* **WORK INSTRUCTIONS**
Please explain, in one to three sentences, why the passage about the Carolina Panthers calls the current situation "the easiest way for the Panthers to move on from Newton."

Running back Christian McCaffrey, who had taken over as the team “Superman” even before Newton’s latest injury, will enter his fourth season in 2020 and likely will want a hefty extension with the MVP-caliber numbers he’s posting.
The Panthers have other positions of need they can fill with the money saved from Newton’s contract.
Edge rushers Mario Addison and Bruce Irvin and defensive linemen Gerald McCoy, Vernon Butler and Kyle Love also are on that list. Players in those positions don’t come cheap, even though most of the players in this group are in their 30s.
Face of the franchise
McCaffrey on Sunday was the last player to run onto the field during pregame introductions. That’s a spot normally reserved for Newton.
The eighth overall pick of the 2017 draft, McCaffrey also held his postgame news conference behind the podium in the media room. With only a few exceptions, Newton had been the only player to get that spotlight after games since 2011.
McCaffrey has replaced Newton as the face of the organization. No. 22 jerseys are starting to appear in the stands and on the street more than Newton’s No. 1. McCaffrey is on pace to have more than 2,400 yards from scrimmage and 26 touchdowns. He received chants of “MVP! MVP!” from the crowd on Sunday.
“I was chanting with them,” safety Tre Boston said. “It’s amazing. This guy is something we’ve never seen before.”
Quarterback Kyle Allen said it best: “[McCaffrey] is the heart and soul of our offense, heart and soul of our team."
Allen is 5-1 this season as the starter and 6-1 overall going back to last year’s finale against New Orleans.
He manages Norv Turner’s offense efficiently, having completed 60.7 percent of his passes this season with nine touchdowns and four interceptions.
Allen shrugged off his only loss, a three-interception performance at San Francisco, to throw for 232 yards and two touchdowns in Sunday’s 30-20 victory over Tennessee.
He’s calm and typically doesn’t panic. He’s earning respect in the locker room with his leadership.
And with Newton on injured reserve, Allen no longer will have to answer questions about what might happen when Newton returns. For the final eight games, he'll get his audition to be the long-term starter as the Panthers vie for a playoff spot.
This might be the easiest way for the Panthers to move on from Newton, arguably the greatest player in team history, because the injury benched him before Father Time. The Giants weren't as fortunate with quarterback Eli Manning, another former No. 1 overall draft pick.
The Panthers were all-in with Newton from the time they made him the top pick in 2011. They built their offense around his dual-threat capability, as the Baltimore Ravens are doing with quarterback Lamar Jackson
Newton once played like Jackson. Newton's best weapon was his legs, which enabled him to run through, around and past defenders like few other quarterbacks before. He struck fear into the hearts of defensive coordinators and defenders who had to prepare for him.

* **EXTRACTED DATA**
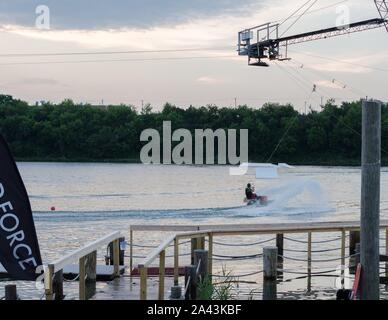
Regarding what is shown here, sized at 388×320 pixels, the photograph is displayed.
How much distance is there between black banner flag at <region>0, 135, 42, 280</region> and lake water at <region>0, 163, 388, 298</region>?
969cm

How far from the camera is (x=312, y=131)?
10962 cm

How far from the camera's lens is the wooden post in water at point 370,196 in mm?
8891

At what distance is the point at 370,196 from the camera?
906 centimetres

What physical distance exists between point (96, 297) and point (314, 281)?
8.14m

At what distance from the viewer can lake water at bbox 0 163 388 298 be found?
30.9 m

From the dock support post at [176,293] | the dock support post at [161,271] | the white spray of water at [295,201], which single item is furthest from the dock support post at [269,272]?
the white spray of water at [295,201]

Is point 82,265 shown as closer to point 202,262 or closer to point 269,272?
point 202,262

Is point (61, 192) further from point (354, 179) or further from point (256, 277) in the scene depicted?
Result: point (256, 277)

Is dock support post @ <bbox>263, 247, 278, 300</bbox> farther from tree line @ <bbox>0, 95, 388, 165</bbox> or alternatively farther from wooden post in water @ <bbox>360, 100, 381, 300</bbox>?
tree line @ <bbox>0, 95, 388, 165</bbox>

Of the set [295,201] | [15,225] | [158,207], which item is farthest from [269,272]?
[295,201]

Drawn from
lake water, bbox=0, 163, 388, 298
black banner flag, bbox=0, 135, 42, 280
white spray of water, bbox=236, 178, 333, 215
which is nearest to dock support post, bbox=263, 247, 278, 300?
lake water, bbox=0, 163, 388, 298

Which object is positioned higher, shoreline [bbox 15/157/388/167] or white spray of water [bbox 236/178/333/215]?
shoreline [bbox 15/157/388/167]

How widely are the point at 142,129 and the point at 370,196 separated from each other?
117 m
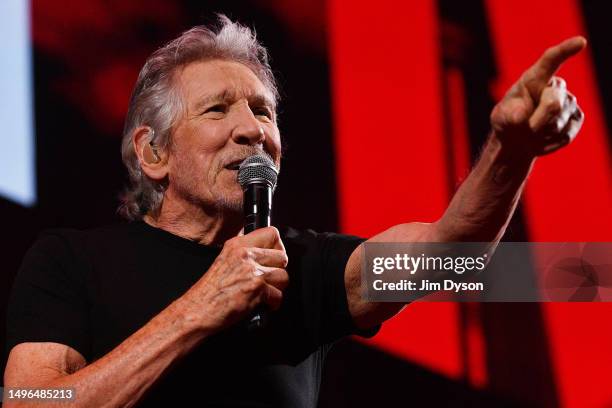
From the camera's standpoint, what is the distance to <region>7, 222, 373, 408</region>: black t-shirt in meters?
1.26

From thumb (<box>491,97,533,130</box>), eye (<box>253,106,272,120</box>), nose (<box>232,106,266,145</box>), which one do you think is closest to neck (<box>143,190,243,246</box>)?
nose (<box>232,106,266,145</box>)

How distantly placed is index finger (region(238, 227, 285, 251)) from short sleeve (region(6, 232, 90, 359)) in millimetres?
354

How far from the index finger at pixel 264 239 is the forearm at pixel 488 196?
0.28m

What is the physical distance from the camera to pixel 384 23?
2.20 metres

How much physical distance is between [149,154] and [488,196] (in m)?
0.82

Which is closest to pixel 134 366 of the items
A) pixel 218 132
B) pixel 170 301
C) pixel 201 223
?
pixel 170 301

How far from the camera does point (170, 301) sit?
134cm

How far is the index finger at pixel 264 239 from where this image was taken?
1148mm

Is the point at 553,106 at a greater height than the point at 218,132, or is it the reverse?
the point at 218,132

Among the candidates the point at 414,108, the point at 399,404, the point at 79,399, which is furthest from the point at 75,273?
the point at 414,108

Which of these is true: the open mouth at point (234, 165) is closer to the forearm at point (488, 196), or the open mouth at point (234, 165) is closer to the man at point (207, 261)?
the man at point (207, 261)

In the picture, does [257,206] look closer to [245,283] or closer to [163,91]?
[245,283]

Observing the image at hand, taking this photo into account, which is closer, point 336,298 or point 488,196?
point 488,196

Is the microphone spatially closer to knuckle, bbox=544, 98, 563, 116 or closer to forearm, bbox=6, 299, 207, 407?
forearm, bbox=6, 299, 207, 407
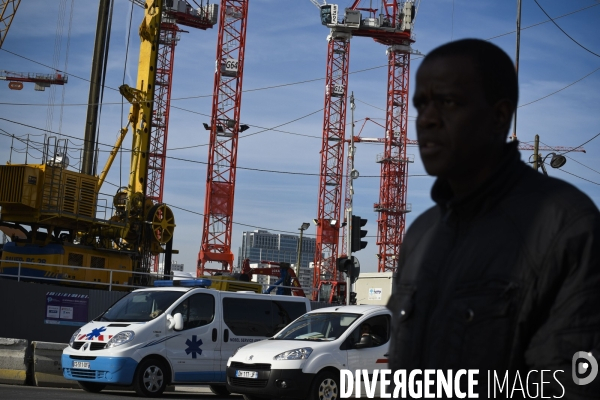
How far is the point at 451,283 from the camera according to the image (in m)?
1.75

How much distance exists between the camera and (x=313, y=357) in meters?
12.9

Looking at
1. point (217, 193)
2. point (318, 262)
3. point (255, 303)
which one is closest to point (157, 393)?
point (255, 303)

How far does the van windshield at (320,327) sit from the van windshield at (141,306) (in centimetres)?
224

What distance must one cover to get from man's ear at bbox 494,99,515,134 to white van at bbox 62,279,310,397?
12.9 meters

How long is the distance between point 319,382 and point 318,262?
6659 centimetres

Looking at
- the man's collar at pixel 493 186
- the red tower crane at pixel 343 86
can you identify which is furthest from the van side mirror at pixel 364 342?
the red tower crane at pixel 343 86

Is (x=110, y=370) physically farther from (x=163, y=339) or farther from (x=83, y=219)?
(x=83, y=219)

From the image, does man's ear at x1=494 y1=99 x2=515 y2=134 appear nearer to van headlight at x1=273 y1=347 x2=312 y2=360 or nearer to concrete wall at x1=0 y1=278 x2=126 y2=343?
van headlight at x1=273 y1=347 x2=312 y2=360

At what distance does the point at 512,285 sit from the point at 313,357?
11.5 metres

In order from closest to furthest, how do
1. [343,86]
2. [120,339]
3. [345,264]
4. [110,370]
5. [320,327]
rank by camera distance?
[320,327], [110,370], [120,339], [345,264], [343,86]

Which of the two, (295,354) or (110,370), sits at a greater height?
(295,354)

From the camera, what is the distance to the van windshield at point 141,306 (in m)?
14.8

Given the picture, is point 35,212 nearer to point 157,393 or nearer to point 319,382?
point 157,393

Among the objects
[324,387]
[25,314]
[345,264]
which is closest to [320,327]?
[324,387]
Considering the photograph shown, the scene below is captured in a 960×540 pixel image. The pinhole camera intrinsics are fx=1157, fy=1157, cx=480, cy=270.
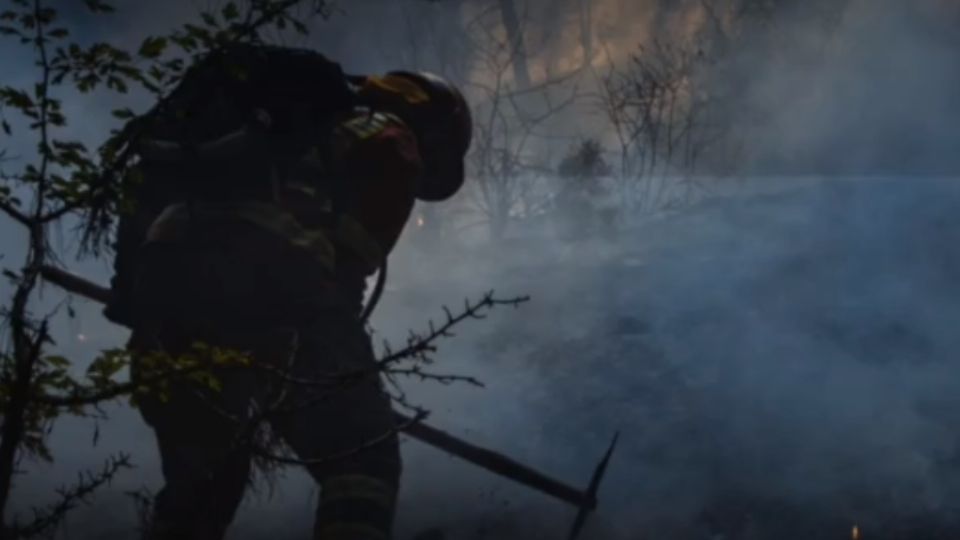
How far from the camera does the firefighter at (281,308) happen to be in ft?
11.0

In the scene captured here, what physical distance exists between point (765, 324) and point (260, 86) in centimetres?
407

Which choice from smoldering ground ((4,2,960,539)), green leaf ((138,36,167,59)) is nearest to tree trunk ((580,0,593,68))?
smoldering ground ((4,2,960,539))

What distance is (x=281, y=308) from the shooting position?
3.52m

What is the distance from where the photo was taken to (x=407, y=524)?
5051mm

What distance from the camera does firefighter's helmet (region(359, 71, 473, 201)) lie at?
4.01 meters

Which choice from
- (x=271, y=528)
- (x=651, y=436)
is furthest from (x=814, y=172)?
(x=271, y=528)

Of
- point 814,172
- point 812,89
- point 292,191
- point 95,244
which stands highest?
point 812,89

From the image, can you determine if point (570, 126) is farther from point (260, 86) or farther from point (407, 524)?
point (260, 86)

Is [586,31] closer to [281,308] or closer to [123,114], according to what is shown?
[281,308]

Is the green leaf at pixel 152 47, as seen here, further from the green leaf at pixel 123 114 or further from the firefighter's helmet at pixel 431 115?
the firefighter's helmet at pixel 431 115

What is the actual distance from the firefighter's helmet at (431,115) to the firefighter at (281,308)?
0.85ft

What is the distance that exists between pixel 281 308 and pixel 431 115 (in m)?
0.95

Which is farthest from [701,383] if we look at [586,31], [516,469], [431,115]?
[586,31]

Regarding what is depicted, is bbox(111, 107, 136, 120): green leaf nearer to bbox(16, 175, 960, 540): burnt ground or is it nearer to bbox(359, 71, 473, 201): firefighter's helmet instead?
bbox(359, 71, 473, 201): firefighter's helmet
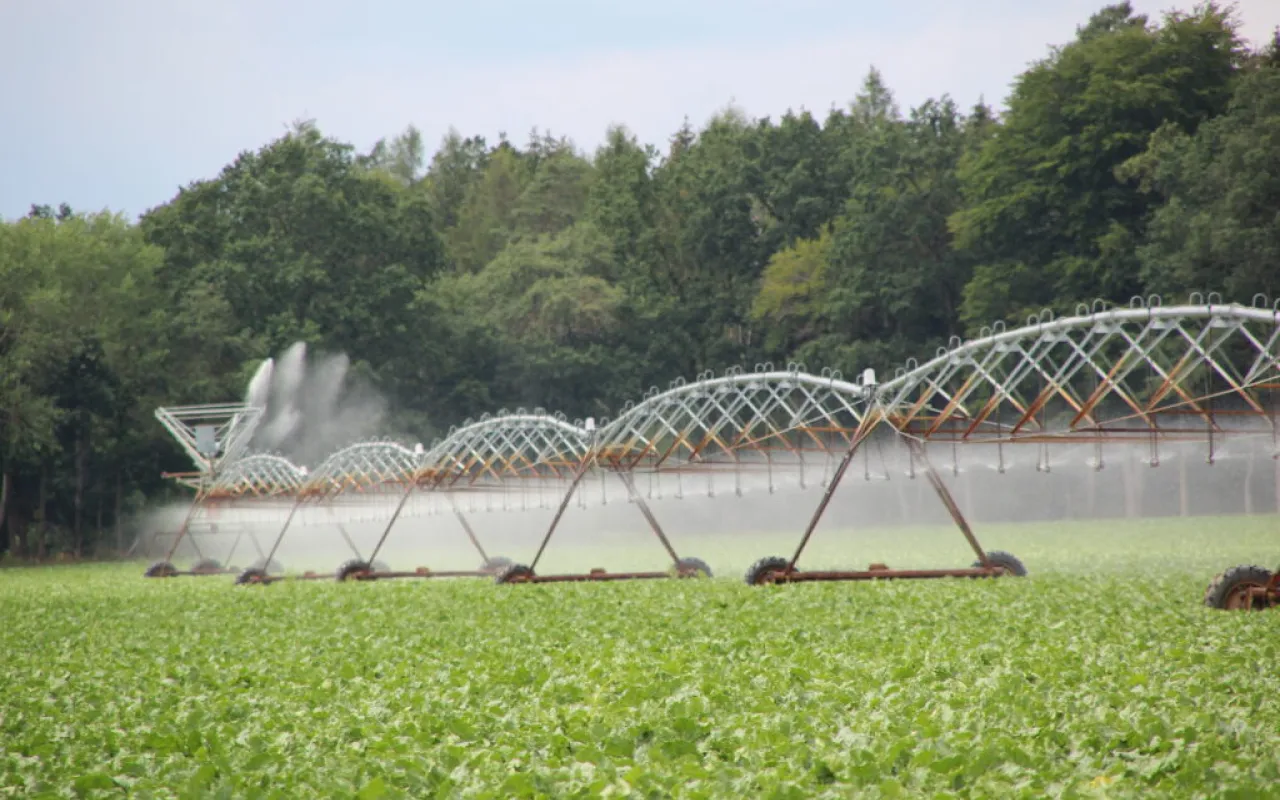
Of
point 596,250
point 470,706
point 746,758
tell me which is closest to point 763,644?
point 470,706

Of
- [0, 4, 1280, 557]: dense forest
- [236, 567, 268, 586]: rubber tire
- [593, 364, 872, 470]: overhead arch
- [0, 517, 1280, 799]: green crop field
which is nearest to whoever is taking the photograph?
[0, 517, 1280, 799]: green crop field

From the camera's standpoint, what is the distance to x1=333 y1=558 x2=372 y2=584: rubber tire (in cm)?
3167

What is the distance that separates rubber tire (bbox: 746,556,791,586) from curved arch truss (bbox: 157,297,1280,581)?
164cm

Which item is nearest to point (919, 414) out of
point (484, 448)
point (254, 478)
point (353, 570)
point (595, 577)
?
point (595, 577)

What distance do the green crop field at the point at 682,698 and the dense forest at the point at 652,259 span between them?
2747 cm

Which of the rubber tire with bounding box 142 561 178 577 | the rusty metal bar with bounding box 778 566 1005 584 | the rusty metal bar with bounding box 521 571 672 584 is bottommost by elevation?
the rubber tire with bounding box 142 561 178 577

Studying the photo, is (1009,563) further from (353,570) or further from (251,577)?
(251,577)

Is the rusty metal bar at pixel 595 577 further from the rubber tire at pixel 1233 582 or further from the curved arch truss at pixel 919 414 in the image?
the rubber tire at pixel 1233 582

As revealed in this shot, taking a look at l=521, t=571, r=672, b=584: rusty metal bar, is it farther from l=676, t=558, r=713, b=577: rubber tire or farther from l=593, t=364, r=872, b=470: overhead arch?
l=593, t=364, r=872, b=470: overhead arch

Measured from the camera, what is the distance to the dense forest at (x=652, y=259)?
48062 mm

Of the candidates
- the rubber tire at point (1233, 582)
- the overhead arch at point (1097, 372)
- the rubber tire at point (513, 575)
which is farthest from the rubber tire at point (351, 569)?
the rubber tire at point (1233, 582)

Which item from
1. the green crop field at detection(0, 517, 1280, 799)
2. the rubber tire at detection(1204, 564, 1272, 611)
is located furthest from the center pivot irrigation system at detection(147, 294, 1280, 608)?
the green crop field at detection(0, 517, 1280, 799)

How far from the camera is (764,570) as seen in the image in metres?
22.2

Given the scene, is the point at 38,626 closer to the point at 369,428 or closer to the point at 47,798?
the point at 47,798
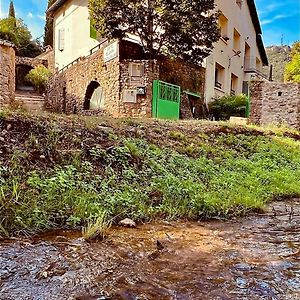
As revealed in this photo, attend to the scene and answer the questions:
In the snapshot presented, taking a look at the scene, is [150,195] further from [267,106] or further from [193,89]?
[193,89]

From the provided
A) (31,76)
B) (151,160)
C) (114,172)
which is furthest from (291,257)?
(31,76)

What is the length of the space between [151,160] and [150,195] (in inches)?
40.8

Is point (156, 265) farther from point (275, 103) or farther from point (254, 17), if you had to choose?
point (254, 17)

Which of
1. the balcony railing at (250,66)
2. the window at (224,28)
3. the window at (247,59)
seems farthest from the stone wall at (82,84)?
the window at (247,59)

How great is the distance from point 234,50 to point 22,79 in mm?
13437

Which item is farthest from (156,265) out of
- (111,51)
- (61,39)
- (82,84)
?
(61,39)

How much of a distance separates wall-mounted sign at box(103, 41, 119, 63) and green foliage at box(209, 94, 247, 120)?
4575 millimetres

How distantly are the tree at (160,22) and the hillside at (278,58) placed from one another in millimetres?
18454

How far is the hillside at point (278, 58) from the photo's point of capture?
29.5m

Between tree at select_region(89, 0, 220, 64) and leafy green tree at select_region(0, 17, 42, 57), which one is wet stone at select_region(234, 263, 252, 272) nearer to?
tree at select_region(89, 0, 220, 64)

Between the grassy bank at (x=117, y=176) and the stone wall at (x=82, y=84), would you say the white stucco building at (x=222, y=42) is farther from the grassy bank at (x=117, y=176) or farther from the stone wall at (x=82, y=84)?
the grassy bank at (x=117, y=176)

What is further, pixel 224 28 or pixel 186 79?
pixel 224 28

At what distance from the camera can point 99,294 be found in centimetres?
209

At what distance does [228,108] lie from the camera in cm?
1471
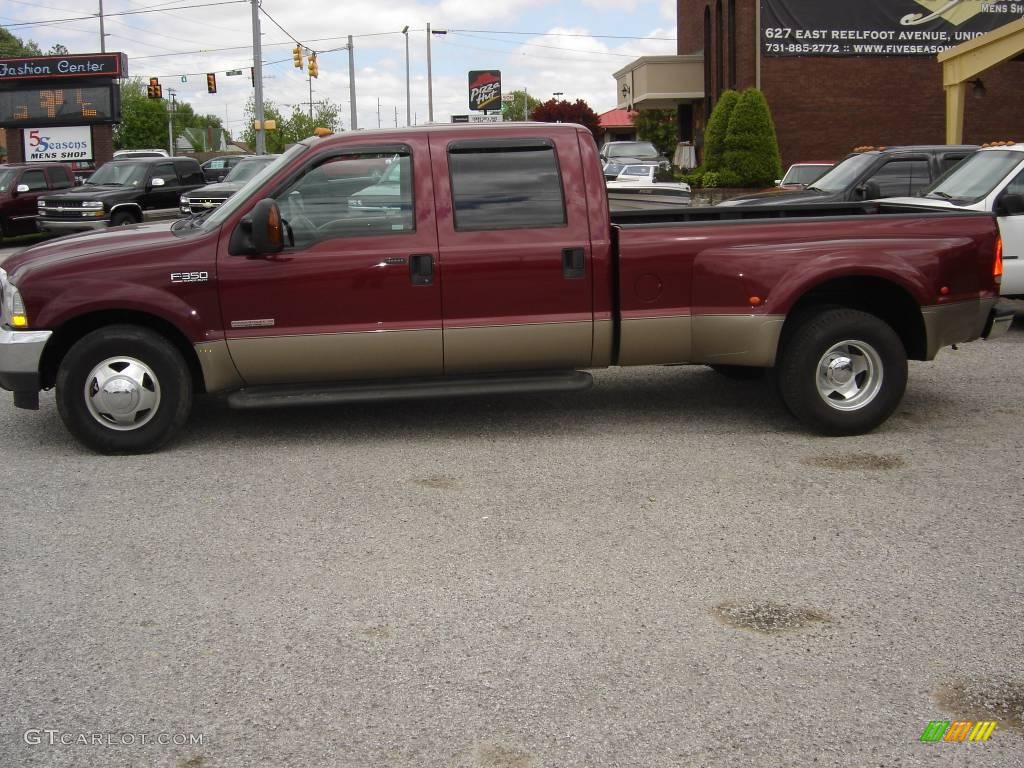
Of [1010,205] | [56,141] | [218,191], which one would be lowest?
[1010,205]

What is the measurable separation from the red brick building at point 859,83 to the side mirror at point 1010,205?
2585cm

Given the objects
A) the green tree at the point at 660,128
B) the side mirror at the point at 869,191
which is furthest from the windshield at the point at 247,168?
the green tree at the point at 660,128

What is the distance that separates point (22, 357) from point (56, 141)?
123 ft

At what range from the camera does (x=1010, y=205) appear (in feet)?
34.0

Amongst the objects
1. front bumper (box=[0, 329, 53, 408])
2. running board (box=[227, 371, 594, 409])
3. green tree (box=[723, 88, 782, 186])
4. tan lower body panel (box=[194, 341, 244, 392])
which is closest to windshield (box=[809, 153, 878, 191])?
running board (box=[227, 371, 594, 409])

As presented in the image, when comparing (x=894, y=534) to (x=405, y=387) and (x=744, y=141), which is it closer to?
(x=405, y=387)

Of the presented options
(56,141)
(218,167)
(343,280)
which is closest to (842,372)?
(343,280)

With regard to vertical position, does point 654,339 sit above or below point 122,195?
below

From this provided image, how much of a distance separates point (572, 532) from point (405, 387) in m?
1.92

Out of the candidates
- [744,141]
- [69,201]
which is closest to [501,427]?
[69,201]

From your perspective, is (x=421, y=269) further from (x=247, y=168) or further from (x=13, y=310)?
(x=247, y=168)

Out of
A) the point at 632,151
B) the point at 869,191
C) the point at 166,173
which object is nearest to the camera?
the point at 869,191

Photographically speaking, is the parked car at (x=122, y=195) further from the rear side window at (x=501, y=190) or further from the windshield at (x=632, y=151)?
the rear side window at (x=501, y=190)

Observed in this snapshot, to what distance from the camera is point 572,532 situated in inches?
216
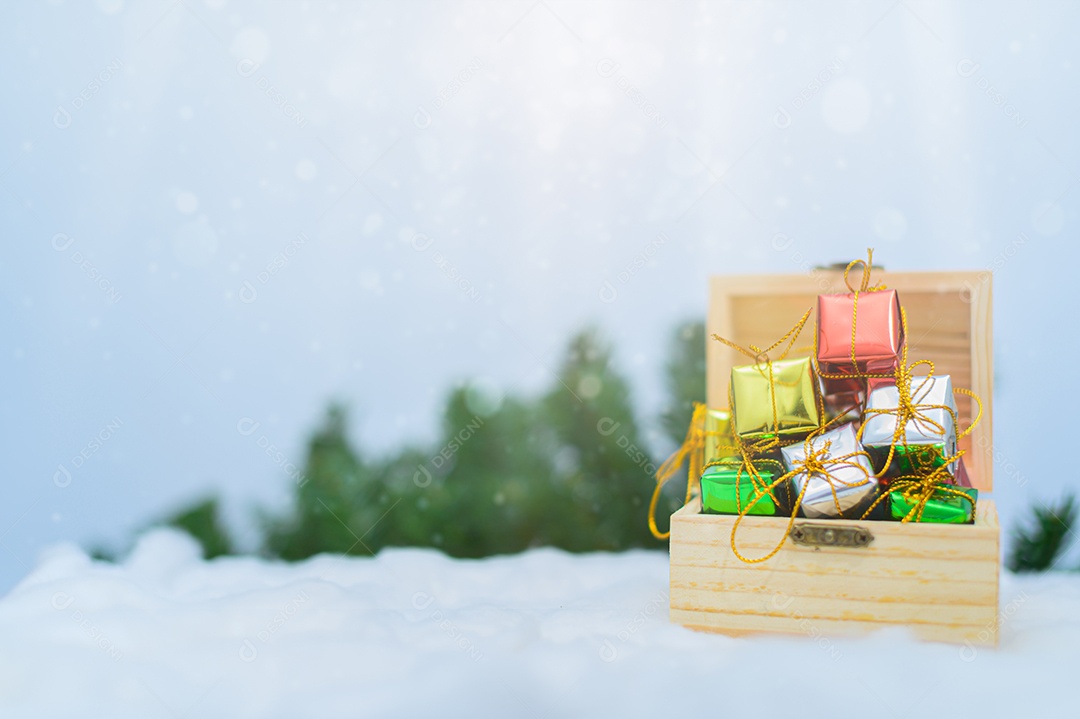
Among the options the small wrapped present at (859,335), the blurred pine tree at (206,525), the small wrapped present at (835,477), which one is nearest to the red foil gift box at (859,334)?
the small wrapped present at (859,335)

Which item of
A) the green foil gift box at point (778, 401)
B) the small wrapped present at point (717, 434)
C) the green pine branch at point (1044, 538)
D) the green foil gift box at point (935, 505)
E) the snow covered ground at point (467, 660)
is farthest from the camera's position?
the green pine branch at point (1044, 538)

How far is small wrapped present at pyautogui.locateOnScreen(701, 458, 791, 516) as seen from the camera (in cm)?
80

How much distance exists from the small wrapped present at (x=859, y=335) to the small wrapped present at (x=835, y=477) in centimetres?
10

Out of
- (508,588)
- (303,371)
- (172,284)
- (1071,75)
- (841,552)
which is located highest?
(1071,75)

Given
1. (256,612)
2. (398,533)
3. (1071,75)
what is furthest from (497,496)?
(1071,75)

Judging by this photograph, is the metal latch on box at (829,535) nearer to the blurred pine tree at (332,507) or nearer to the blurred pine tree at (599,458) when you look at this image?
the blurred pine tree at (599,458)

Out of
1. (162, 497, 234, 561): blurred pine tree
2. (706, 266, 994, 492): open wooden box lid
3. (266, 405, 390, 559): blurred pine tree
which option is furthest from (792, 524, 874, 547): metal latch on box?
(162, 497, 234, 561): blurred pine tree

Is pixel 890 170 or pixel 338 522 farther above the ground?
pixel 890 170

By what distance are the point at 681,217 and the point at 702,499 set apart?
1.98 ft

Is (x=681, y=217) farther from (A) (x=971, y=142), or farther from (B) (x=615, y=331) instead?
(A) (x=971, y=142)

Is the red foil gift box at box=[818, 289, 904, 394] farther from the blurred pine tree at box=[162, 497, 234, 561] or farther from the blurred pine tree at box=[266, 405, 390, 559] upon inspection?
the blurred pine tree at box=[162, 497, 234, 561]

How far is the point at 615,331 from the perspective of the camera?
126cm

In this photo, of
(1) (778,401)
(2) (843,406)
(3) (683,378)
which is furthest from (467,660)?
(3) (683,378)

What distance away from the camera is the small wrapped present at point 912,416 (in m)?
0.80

* **OUTPUT OF THE EXERCISE**
It is the easiest way because the injury benched Newton, arguably the greatest player in team history, before Father Time did. By contrast, the Giants were not as fortunate with quarterback Eli Manning.